У самого озера на елке висит выдолбленный обрубок дерева. Это здешний «скворешник». Но только не для скворцов, а для шумливых уток-звонух, которые весной сотнями прилетают на тихие берега Монче-губы. В этих долбленных обрубках они кладут свои яйца; потом приходят люди и собирают их.

Лес почти исключительно еловый. Но здесь нет наших раскидистых, широких, симметричных елок. Здесь все деревья носят на себе следы борьбы с непогодой, с ветром, со скупой скалистой почвой. И ели выросли здесь тонкие, с короткими неровными ветками. Издали у них вид каких-то узких длинных растрепанных перьев.

Перед нами бегут следы. Вот здесь проходил песец. Его лапы оставили на снегу тонкую-тонкую цепочку. Она выводит нас на лужайку, и под большой елкой мы находим ямку — уборную зверька. Чуть дальше пробежал заяц, присел перед молодым деревцем и кольцом обглодал его сочную сладкую кору. Аккуратненькие, очень четкие и до курьеза миниатюрные следы отпечатала своими лапками мышь. Она была напугана и во всю прыть мчалась, чтобы спрятаться под кучей засыпанного снегом валежника.

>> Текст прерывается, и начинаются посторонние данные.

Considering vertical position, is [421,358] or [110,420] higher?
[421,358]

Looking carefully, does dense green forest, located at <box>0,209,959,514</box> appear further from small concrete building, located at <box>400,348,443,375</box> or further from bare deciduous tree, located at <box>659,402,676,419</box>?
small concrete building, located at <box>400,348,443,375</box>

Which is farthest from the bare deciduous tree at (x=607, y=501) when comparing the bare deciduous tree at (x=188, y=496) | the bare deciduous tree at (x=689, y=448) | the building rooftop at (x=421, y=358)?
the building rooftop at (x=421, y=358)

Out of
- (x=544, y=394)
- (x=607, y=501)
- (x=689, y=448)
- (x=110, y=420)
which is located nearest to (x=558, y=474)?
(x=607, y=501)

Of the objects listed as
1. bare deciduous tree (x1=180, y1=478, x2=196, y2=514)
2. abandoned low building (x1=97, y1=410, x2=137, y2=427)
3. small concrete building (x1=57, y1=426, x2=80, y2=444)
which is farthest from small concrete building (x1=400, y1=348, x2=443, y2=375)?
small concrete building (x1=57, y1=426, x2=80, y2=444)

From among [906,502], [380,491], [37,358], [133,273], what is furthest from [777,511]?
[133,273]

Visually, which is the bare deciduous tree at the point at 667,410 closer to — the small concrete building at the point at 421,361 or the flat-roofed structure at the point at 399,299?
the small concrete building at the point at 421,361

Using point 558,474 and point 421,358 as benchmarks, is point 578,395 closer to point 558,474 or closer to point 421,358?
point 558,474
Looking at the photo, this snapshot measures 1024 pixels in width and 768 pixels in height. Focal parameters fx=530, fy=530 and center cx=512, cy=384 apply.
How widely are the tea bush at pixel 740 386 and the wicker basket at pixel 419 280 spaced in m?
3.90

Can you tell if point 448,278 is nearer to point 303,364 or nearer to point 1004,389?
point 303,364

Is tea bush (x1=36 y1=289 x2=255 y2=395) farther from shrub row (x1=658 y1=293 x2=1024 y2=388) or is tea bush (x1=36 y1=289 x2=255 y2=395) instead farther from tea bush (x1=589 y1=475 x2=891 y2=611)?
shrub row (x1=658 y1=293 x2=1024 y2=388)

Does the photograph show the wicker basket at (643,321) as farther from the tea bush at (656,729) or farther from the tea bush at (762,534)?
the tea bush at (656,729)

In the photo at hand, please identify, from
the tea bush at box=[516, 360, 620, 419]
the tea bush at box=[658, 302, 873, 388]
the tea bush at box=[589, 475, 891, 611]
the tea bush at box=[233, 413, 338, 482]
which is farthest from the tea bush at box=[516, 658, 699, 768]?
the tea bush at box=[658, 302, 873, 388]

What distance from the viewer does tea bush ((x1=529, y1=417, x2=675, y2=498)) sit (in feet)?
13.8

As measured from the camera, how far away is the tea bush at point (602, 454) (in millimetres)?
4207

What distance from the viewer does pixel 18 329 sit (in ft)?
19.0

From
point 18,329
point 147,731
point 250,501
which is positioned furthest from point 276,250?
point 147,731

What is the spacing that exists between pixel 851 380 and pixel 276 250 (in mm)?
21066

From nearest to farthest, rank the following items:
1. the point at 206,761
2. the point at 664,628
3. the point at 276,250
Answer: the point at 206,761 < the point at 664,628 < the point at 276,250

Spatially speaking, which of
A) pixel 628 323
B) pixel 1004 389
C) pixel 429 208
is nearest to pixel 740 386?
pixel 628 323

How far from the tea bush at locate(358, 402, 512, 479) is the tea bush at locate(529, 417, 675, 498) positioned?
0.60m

Компас ведет нас в ущелье между массивами Сопч-уайвинч и Нюд-уайвинч. Уай-винч — значит маленькая тундра, а тундрой в Лапландии называют всякую возвышенность, поднимающуюся выше лесной зоны. И Сопч и Нюда высятся над дном ущелья метров на шестьсот. Их склоны круты, они то-и-дело прерываются черными отвесными утесами и нагромождениями торчащих из-под снега каменных глыб. На склоны карабкается лес. Чем выше он поднимается, тем тоньше и трепаней становятся деревья, и последние из них похожи на хлопья, на обрывки какой-то коричневой шерсти разбросанной по склонам гор. Дальше — только полоска судорожной, искривленной ползучей березки; ею кончается лес выше поднимается обнаженная, покрытая только снегом, суровая скала, словно разрушенный сфинкс, застывший над коричневыми лесами и белыми озерами.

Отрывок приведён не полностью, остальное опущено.